Decentralized Finance

So what might such a system or systems look like?

Welcome to the world of Decentralized Finance, or “DeFi.” DeFi is, in my opinion, the most revolutionizing ongoing development in the world of finance. Powered by technology, entire decentralized, peer-to-peer financial ecosystems are active or being developed. This combination of decentralized applications, cryptocurrencies and smart contracts can essentially put any financial service at anyone’s fingertips. Within them, participants can both offer and consume these services without interacting with a traditional financial institution. As an example, a more mature case is lending and borrowing protocols such as Compound where users are able to offer crypto assets as lenders or borrow them from other participants. Lenders earn interest rates, which are determined via smart contracts and algorithms, while borrowers can access leverage for other operations. Smart contracts dictate collateralization amounts and are self-executing, thus guaranteeing trust. Anything from derivatives creation and trading to automated wealth management and even digital art marketplaces can be found in the world of DeFi.

The implications of this are far-reaching. As they develop and scale, decentralized, self-governing financial systems, unconstrained by the structures of the traditional financial system, have the capacity to bring the benefit of financial services to many more people. Within them, users can participate as both suppliers and consumers and even vote on system regulations and decision-making, generating more wealth and equitable distribution for participants. Financial innovation is also exponentially increased as it becomes possible to create, fund, and execute a wide array of user generated, customized products, further increasing reach, impact, and relevance.

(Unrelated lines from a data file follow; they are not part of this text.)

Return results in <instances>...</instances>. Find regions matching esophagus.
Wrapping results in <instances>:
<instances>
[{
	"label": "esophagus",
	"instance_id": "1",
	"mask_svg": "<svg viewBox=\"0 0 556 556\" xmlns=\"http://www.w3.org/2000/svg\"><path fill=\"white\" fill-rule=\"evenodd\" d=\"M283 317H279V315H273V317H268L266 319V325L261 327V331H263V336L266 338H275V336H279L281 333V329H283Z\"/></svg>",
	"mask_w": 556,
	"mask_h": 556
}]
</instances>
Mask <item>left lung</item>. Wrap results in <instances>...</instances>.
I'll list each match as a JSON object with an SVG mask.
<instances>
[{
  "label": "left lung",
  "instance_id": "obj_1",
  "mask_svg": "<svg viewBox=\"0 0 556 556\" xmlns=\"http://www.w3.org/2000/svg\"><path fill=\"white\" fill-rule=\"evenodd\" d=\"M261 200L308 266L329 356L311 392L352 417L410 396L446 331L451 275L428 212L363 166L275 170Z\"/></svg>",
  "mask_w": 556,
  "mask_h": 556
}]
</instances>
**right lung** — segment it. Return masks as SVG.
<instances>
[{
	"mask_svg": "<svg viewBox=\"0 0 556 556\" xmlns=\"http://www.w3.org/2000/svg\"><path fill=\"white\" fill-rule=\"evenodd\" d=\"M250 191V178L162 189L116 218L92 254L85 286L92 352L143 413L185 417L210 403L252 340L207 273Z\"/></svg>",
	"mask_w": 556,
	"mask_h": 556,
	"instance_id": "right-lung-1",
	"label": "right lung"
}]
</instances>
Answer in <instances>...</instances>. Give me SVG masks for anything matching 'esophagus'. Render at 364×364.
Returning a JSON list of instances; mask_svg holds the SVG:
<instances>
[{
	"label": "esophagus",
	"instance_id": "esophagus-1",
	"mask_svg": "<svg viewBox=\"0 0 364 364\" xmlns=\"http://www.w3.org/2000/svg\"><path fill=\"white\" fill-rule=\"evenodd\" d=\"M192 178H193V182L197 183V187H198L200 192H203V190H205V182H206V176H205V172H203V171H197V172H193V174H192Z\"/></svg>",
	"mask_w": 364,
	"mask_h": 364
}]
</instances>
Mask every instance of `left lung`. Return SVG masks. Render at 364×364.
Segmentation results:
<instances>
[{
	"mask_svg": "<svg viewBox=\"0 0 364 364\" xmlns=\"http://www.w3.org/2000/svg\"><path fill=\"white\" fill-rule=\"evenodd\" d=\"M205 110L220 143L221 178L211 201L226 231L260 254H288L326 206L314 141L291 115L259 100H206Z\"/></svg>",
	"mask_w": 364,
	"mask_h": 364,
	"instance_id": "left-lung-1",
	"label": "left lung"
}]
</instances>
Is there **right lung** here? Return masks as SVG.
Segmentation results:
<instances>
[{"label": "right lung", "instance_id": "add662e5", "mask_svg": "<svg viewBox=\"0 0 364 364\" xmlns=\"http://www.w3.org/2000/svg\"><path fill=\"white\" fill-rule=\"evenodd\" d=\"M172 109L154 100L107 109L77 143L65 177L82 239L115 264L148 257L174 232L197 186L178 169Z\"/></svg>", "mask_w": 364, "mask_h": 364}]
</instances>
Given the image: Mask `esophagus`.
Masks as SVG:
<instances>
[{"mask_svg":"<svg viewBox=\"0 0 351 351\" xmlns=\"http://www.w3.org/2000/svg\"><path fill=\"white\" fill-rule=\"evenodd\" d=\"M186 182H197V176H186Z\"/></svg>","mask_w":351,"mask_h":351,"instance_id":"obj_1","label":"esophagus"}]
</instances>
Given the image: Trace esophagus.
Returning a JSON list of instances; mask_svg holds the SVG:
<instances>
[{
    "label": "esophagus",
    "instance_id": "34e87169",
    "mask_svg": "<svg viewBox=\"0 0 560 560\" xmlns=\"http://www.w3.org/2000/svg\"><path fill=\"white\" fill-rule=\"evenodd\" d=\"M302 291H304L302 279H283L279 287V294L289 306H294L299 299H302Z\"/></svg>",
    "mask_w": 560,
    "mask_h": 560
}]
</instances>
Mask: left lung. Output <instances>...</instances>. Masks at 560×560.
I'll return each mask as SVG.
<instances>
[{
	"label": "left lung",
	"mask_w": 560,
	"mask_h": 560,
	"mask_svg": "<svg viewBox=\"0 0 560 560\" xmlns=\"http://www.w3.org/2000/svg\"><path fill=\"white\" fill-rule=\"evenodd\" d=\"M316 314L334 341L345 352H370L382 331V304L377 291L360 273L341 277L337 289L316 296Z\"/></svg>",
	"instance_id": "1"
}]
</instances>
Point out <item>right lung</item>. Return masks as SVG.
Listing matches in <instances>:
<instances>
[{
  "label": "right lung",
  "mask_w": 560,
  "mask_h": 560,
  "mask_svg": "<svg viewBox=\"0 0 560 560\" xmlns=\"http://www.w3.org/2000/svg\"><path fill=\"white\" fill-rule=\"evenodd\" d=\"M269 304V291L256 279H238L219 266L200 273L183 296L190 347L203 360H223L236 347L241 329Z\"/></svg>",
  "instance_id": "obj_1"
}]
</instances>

It is also true, however, that DeFi is in its infancy. As of this writing, only about US$43 billion is estimated to be locked into its different protocols, though it has risen exponentially from the US$1 billion estimated last June. Still, it will take time to fulfill its promise. Technologies must improve, especially scalability and transactional costs. Access and products are still largely limited. Furthermore, as these applications mature, the question of regulation looms larger and will likely take center stage soon, affecting development in different geographies.

Regardless, as we have seen with cryptocurrencies already, if there is a real value and use case, all the pieces start falling into place. I would argue that, rather than discounting DeFi or sitting on the sidelines, businesspeople and policymakers in our region should embrace and understand its potential early, charting the course to what business and government interactions with decentralized financial applications may look like and how they may leverage them to generate value and achieve policy goals and impact. What would a world in which the most important financial institutions are funded and controlled directly by consumers look like? How would that affect large businesses and what opportunities for innovation may this present today? What if governments and regulators in the region got ahead of the curve, setting up experimental regulatory frameworks and attracting capital and talent to the region? It is hard to predict all the possible scenarios, of course, but if it’s enough to get you thinking, then I’ve done my job.